A committee of MPs has turned down a request to change the law so parents must be told if a daughter aged under 16 was referred for an abortion, but recommended strengthening post-abortion care and counselling.
A petition asking for the law to be changed to require parental notification for abortions of under 16-year-olds was organised by Stratford mother Hillary Kieft, whose 15-year-old daughter had an abortion without the parents knowing. Mrs Kieft told the justice and electoral select committee it was not until after she attempted suicide a year later in 2010 that the Kiefts learned their daughter's boarding school arranged for the procedure through a family planning clinic and no post-abortion support was offered.
In its majority report, the committee said it was best if a young woman had the full support of her parents, but it should not be mandatory to tell them. It said that could result in young people being forced to make decisions about their pregnancy against their will. About 60 women under 16 had abortions each year and of those, only about 10 did not tell their parents.
The committee said while there was already follow up support for young women in such a situation, the abortion supervisory committee needed to strengthen the regime.
NZ First and the Maori party had a minority view, saying parents should be informed unless a health professional decided there was a risk of harm to the child in disclosing it.
The abortion law reform association said it was the right decision not to make it mandatory. President Tony Bellamak said it would have put some young women at harm. "
"Mandatory reporting would increase the fear and stress on young people who are already in a vulnerable position."
However, family first director Bob McCroskie said it was ludicrous parents had to give permission for school trips but were kept in the dark if their daughter was having an abortion. He believed it was against the wishes of most parents and criticised the committee for refusing to hear submissions from parent or family groups such as Family First and instead relying only on medical and privacy experts.
The petition was signed and presented to parliament by Whanganui MP Chester Borrows last August.
It asked for the legislation to be changed to ensure parents were notified before daughters were referred for an abortion, and to ensure there was "A fully informed consent" from those undergoing the procedure. At present, those aged under 16 are able to have information restricted from anyone if its deemed "The disclosure of that information would be contrary to that individual's interests", according to section 29 (1)(d) of the privacy act 1993.

_Excerpted records_:
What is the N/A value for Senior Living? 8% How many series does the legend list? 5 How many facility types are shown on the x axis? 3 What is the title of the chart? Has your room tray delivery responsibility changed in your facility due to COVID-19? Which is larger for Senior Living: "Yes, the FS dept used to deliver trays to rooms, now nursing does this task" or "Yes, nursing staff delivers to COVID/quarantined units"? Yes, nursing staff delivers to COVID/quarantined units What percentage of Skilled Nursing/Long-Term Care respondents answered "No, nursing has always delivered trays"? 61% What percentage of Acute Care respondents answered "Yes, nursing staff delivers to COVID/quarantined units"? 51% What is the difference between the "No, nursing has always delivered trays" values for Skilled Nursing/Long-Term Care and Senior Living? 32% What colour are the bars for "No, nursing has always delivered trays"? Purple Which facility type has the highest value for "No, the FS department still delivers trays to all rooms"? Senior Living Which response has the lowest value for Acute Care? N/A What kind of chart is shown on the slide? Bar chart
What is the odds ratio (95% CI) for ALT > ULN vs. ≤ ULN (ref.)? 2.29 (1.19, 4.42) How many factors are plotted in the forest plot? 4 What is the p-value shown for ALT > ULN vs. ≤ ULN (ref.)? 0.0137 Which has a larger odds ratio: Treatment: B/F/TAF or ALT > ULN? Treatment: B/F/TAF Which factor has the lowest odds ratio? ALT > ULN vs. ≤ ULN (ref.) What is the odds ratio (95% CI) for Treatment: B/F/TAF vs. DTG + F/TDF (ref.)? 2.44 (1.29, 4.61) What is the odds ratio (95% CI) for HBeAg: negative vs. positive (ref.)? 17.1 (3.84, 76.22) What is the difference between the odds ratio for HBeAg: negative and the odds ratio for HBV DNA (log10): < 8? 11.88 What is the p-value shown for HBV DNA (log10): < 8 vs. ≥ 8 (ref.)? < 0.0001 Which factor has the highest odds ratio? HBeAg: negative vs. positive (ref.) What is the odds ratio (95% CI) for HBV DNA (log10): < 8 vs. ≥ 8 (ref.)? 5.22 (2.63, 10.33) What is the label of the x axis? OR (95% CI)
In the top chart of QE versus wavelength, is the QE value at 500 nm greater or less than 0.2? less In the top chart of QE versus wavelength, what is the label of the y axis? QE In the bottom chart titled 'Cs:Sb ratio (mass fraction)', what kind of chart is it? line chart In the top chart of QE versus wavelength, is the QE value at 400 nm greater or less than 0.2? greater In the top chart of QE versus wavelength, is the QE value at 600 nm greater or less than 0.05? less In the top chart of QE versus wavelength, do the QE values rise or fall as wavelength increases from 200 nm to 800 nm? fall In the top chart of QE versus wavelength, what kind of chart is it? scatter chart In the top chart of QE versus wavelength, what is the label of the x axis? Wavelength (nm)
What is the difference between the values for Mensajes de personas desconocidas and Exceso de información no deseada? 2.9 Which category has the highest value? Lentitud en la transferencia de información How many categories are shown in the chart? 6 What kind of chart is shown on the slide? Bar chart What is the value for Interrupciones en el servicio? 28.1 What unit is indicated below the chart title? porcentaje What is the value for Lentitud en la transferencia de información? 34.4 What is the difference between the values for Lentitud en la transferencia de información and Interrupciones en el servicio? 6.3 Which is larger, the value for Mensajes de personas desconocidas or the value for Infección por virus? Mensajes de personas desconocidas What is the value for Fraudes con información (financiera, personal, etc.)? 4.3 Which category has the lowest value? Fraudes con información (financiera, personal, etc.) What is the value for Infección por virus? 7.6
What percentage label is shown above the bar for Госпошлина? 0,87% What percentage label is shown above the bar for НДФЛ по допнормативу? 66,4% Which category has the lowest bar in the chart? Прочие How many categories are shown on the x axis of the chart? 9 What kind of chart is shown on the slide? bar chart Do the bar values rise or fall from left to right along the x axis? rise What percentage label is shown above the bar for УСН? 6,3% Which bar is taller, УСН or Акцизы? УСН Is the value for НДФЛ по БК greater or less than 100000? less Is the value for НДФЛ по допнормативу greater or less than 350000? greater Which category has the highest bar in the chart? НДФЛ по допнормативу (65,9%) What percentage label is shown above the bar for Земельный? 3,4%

_Action item 1_: In the article on the abortion notification petition, about how many women under 16 had abortions each year?
_Action item 2_: Copy the article on the abortion notification petition between "NZ First and" and "and privacy experts.", inclusive, and replace "ludicrous" with "absurd".

_Task response 1_: About 60.

_Task response 2_:
NZ First and the Maori party had a minority view, saying parents should be informed unless a health professional decided there was a risk of harm to the child in disclosing it.
The abortion law reform association said it was the right decision not to make it mandatory. President Tony Bellamak said it would have put some young women at harm. "
"Mandatory reporting would increase the fear and stress on young people who are already in a vulnerable position."
However, family first director Bob McCroskie said it was absurd parents had to give permission for school trips but were kept in the dark if their daughter was having an abortion. He believed it was against the wishes of most parents and criticised the committee for refusing to hear submissions from parent or family groups such as Family First and instead relying only on medical and privacy experts.